#### Passage shown:
THERE’S A LOT MORE GOING ON IN AFRICA than gets generally reported. Here’s an Africa news roundup, courtesy of AfricaPundit.

BRENDAN O’NEILL writes that Tony Blair’s critics are the big spinners:

In this sense, it is fitting that the postwar debate, if you can call it that, is over how many minutes it would take Saddam to launch an attack, over questions of time and timing. Ancram, Short and others’ concerns about the Iraqi venture were always a question of timing and tactics, rather than anything to do with a principled opposition to war.

Yet now they hide behind the doubts about the 45 minutes, claiming that this ‘duped’ them into supporting war. We should be grateful that Blair and co didn’t include the claim that Saddam could launch weapons within 20 minutes in their dossier, which was apparently an option – otherwise the likes of Ancram and Short might have supported Iraq being nuked off the face of the Earth.

Those bloodthirsty militarists! Fortunately, Bush never would have permitted that.

LEXINGTON GREEN WATCHED THE OSAMA VIDEO and observes:

This is the best they can do? Ha. Dude. We’re winning.

Yes.

WINDS OF CHANGE has a giant roundup of 9/11 related stories. See, I don’t have to do this stuff any more: if I take the day off, the blogosphere picks up the load. Woohoo!

Meanwhile Robert Clayton Dean looks at how the war is going. Conclusion: “At this point in history, the Islamists cannot defeat America, but America can certainly lose the war through loss of will and resolution. So far, the will is there.” Read the whole thing, which is succinct, and accurate.

JONATHAN SCHELL’S PIECE, which I mentioned earlier, is extra-dumb on second reading. Get this bit:

Vietnam provides an example. Vietnam today enjoys the self-determination it battled to achieve for so long; but it has not become a democracy.

“Self-determination?” Well, after a fashion. It used to be a Soviet client state — but now there’s no Soviet Union, thanks to American cold warriors! Somehow I doubt that this is what Schell means, though.

So what does “self-determination” mean to Schell? It isn’t “determination by the Vietnamese people,” since he admits Vietnam isn’t a democracy. In fact, it’s a place that continues to persecute dissidents, though to no great cries of outrage from the left:

2003-09-11 / Associated Press /
Three relatives of dissident Catholic priest Thadeus Nguyen Van Ly appeared in a Ho Chi Minh City court yesterday to face charges of “abusing democratic freedoms,” a court official said.

Nguyen Thi Hoa, 44, and her brothers, Nguyen Vu Viet, 28, and Nguyen Truc Cuong, 36, were charged with “abusing democratic freedoms to infringe on the interests of the state,” the court official said on condition of anonymity.

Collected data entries

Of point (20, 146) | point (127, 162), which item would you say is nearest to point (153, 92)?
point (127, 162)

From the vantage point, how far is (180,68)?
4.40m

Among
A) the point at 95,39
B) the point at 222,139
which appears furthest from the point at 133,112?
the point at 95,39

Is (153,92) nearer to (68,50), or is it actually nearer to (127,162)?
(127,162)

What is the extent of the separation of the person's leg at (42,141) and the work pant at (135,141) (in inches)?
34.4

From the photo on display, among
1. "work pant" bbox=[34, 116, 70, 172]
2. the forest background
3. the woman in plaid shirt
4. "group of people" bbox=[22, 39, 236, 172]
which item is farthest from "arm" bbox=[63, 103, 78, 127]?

#### Work instruction A:
Answer these questions about the blog post:
(i) According to Brendan O’Neill, who are the big spinners?
(ii) Which site has a giant roundup of 9/11 related stories?
(iii) How old is Nguyen Vu Viet?
#### Work instruction B:
Rewrite the part of the blog post between "THERE’S A LOT" and "opposition to war.", inclusive, replacing "postwar debate" with "debate since the war".

#### Written solution A:
(i) Tony Blair’s critics
(ii) Winds of Change
(iii) 28

#### Written solution B:
THERE’S A LOT MORE GOING ON IN AFRICA than gets generally reported. Here’s an Africa news roundup, courtesy of AfricaPundit.

BRENDAN O’NEILL writes that Tony Blair’s critics are the big spinners:

In this sense, it is fitting that the debate since the war, if you can call it that, is over how many minutes it would take Saddam to launch an attack, over questions of time and timing. Ancram, Short and others’ concerns about the Iraqi venture were always a question of timing and tactics, rather than anything to do with a principled opposition to war.